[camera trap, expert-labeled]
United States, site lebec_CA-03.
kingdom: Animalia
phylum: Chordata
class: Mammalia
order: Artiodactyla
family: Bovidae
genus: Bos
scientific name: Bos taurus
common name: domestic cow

::::::

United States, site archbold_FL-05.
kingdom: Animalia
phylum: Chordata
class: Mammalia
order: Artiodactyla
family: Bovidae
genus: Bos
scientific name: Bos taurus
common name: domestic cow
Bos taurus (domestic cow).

::::::

# Exercise details
Take each line above that contains "United" and copy it out.

# Answer to this problem
United States, site lebec_CA-03.
United States, site archbold_FL-05.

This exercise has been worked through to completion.